Na Festa da Carne

Mostra com o artista plástico Miguel Veiga inicia nesta quarta

Evento ocorrerá na Galeria Maggiorasca, com painéis que mostram personagens.
Na Mira, com informações da Assessoria04/02/2015 às 08h46

SÃO LUÍS - A magia, o encanto, a beleza e o colorido do Carnaval dão o tom da mais nova mostra do artista plástico, carnavalesco e decorador Miguel Veiga. A exposição Na Festa da Carne, A Criação”, em cartaz a partir desta quarta-feira (4), na Galeria Maggiorasca, reúne 4 painéis de 2.20 cm x 1.60, e seis máscaras carnavalescas de 0,77 cm X 0,47cm. A abertura ocorre às 19 horas, e os trabalhos ficam à disposição do público até o dia 24 de fevereiro, com visitação diariamente das 16h às 23h.

Os painéis representam os personagens clássicos da folia momesca. Três trazem a história do triângulo amoroso de Pierrot, Colombina e Arlequim. Assim como na trama italiana, cheia de sátira social, Miguel, que também é ator, figurinista, cenógrafo, professor e um provocador nato, transpôs para os trabalhos elementos que sugerem uma leitura da realidade social brasileira. A utilização do chitão, da bandeira do Brasil e estopa nos contornos das esculturas, assim como leves jatos de tinta sobre o rosto dos personagens, completam e dão um novo sentido às obras.

O quarto painel traz a artista luso-brasileira Carmem Miranda, que se eternizou pelo seu jeito de cantar, gingado, sorriso contagiante e graça de seus trajes. Assim como nos demais trabalhos, o multifacetado Miguel utiliza-se do contexto para fazer uma crítica social. O toque do artista deixa a pequena notável com expressões mais maduras, sérias e compenetradas, em um contexto de adversidades, numa clara alusão aos problemas de diversas ordens enfrentados pelo Brasil de hoje.

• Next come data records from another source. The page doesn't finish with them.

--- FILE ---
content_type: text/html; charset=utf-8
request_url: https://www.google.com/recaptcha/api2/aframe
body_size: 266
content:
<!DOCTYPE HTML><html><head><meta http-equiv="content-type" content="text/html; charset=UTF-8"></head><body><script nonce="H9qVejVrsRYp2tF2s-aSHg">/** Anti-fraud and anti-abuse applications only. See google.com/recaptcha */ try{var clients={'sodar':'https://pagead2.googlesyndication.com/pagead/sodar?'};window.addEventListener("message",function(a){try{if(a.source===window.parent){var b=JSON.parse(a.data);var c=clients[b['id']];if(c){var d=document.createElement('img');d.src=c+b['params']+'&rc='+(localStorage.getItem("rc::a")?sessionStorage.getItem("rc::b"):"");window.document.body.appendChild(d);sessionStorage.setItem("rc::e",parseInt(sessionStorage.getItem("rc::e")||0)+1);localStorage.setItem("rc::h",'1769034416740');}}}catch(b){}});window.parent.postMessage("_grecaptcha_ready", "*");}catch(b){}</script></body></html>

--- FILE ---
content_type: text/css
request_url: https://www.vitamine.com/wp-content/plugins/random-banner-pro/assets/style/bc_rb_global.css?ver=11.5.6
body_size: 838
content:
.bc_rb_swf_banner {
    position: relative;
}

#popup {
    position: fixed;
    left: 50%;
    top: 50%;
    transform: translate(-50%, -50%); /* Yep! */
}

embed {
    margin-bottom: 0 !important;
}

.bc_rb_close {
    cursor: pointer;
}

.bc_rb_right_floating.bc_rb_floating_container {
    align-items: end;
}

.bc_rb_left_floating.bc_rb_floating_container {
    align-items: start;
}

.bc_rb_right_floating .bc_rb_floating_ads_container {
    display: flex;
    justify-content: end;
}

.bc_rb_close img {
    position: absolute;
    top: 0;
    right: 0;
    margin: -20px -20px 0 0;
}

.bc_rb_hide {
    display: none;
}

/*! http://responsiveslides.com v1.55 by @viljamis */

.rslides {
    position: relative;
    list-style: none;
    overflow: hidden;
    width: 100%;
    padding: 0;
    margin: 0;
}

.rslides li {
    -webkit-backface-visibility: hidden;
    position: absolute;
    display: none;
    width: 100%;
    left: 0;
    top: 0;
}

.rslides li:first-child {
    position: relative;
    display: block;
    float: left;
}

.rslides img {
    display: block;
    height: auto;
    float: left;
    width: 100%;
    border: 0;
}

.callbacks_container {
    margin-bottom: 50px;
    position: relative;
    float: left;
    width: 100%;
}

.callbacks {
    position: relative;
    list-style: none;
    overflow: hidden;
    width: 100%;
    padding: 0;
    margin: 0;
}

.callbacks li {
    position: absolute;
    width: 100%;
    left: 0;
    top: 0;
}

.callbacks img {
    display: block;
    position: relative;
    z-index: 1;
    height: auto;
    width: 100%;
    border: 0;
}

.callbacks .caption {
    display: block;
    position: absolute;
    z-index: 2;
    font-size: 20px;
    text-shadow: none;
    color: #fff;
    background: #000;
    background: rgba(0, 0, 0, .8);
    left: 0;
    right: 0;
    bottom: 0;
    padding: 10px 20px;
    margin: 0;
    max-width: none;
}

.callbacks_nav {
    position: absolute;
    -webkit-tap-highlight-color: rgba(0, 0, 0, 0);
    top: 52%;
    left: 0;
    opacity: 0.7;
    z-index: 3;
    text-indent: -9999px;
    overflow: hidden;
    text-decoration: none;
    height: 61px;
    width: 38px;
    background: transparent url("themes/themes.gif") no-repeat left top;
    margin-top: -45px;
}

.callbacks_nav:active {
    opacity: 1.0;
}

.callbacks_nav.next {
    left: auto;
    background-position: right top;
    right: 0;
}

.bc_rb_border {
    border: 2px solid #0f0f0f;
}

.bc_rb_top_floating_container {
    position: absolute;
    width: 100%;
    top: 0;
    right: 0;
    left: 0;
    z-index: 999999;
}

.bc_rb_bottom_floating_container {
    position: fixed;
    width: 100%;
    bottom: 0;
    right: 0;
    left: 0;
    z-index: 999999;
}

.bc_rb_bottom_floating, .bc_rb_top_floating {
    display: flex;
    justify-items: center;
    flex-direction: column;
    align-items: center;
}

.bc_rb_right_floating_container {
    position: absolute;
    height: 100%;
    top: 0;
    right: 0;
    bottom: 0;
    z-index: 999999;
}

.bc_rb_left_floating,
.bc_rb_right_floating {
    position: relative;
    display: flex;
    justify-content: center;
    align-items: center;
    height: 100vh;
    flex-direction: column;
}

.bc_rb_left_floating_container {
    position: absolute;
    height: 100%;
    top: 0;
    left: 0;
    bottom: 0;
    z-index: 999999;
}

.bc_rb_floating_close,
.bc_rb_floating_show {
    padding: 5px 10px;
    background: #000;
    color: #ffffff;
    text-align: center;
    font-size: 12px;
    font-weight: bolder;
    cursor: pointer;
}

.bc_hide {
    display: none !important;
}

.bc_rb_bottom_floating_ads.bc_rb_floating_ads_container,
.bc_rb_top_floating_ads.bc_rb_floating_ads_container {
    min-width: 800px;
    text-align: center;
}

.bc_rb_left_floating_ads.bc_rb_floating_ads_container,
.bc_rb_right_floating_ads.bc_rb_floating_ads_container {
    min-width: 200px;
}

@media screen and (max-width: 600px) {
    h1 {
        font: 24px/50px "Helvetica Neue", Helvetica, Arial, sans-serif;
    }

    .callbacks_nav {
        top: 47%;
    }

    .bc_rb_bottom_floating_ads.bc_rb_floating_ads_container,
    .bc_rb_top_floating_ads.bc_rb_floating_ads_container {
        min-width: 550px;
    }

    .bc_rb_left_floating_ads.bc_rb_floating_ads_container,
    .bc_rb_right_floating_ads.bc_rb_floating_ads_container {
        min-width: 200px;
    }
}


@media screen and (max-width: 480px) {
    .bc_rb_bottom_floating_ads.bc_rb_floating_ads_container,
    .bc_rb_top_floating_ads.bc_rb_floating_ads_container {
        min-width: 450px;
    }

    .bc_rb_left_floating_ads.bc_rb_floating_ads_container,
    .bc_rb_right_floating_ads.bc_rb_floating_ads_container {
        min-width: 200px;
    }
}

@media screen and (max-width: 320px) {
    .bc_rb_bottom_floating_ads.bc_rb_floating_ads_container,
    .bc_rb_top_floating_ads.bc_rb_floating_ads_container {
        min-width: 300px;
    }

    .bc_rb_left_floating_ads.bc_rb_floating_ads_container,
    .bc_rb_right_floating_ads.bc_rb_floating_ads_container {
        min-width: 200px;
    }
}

Confeccionadas em esculturas prensadas a vácuo, as peças têm acabamento em lantejoulas, paetês, tecido de cânhamo (estopa), chitão, madeira compensada, tinta látex, resina acrílica, galão e unhas metálicas. Segundo Miguel, artista de reconhecida trajetória nas artes plásticas, com quase 40 anos de estrada, dezenas de exposições individuais e coletivas, salões de arte, cenografias, decorações, figurinos e vários prêmios, as intervenções possibilitam ao criador experimentar novas possibilidades e ao espectador inúmeras sensações e uma maior interação com obra. “Os painéis grandes fazem parte de uma "instalação" onde procuro estabelecer um paradoxo entre uma fausta fantasia, através das artes visuais na efemeridade do carnaval, e uma realidade de perene angústia monocromática”.